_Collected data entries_
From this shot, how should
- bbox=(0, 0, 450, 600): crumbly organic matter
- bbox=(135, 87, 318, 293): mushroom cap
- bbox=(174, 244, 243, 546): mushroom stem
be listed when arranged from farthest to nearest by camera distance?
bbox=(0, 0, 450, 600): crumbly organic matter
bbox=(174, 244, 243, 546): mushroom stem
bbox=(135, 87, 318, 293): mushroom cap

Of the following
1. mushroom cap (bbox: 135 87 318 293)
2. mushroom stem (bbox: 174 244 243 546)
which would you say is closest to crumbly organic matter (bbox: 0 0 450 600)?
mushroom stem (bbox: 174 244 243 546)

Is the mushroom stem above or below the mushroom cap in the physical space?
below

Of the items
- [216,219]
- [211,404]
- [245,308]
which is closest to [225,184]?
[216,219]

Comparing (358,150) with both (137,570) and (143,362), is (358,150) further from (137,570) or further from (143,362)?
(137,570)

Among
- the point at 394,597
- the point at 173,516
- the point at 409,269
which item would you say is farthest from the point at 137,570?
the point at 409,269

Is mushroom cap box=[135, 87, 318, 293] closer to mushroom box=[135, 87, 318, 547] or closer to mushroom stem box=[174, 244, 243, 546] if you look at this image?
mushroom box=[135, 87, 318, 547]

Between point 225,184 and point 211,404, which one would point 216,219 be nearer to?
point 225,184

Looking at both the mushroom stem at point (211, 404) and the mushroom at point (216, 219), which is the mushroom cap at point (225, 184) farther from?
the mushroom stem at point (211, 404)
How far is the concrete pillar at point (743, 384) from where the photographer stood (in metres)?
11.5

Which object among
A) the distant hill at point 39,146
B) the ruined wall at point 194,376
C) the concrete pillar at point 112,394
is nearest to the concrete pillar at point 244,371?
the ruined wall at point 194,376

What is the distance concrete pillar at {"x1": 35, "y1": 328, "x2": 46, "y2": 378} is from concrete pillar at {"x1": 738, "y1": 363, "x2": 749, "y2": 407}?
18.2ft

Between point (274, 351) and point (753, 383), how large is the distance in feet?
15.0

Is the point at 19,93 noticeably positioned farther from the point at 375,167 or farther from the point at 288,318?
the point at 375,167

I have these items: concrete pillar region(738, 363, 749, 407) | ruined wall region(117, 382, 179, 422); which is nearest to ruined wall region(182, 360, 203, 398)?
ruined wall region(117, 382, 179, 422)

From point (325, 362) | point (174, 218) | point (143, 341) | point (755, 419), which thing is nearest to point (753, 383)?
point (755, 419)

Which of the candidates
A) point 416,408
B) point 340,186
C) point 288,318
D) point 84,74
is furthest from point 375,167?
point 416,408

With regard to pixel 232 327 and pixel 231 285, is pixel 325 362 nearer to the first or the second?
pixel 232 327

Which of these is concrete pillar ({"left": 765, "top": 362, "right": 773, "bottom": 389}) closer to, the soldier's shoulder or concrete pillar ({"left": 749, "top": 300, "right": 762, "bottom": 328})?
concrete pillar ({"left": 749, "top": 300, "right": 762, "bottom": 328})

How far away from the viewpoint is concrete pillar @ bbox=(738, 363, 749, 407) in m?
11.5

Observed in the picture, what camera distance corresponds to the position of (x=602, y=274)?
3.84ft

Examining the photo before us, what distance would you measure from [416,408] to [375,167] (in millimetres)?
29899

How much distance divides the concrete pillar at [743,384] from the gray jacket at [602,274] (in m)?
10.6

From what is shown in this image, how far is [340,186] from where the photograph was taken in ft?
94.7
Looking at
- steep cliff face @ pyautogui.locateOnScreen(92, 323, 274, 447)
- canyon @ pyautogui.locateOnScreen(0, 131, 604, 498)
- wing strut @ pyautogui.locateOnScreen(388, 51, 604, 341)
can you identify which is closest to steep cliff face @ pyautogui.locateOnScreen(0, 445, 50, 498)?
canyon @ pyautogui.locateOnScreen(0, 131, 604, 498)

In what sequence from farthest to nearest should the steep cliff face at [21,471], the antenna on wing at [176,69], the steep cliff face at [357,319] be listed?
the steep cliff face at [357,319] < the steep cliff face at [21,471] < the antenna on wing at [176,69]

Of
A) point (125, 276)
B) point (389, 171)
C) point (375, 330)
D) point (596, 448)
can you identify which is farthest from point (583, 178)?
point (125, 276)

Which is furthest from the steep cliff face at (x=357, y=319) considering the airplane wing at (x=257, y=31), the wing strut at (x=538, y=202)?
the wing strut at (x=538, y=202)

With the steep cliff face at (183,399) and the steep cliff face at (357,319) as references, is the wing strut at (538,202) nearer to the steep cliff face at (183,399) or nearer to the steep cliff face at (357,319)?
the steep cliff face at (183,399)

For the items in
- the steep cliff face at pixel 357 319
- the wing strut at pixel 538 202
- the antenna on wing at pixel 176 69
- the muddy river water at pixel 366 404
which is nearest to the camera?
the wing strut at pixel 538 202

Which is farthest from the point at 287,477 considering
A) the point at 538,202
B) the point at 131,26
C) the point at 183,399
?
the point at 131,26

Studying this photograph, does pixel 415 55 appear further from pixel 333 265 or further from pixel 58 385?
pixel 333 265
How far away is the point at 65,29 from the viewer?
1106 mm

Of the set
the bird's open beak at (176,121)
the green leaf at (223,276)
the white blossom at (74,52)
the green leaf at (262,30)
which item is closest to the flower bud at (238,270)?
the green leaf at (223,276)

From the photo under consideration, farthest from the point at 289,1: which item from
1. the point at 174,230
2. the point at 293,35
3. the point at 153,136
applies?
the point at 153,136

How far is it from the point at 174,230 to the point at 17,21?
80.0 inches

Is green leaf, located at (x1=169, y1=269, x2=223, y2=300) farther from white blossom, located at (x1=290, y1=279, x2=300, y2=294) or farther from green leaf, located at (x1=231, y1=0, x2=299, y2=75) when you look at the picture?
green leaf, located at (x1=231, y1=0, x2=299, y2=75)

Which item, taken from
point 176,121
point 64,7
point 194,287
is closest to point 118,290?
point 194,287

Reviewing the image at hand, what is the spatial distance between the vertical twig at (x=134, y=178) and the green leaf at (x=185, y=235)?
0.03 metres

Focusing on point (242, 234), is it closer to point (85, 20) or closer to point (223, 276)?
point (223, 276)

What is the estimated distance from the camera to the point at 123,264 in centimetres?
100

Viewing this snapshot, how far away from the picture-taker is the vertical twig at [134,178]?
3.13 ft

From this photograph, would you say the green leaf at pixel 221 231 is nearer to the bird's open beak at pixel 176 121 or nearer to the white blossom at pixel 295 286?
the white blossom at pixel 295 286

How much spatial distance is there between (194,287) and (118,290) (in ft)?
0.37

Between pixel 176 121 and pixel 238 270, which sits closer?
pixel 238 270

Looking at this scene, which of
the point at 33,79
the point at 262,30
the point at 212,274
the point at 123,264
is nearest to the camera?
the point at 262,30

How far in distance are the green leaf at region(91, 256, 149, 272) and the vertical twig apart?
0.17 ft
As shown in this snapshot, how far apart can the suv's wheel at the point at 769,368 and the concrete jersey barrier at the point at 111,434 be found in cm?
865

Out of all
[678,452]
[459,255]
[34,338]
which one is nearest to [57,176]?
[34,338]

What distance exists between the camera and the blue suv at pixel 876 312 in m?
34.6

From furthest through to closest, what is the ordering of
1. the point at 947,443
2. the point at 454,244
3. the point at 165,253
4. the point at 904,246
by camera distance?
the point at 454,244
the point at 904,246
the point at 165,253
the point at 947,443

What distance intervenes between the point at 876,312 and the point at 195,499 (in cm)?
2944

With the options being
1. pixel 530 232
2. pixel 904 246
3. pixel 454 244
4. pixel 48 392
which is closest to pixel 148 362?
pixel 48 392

_Stated problem_
Can you switch "closest" to "nearest" in the records, from the line containing "With the options being" through the end, and give back only that part with everything else unchanged?

_Solution for this exercise_
With the options being
1. pixel 530 232
2. pixel 904 246
3. pixel 454 244
4. pixel 48 392
which is nearest to pixel 148 362?
pixel 48 392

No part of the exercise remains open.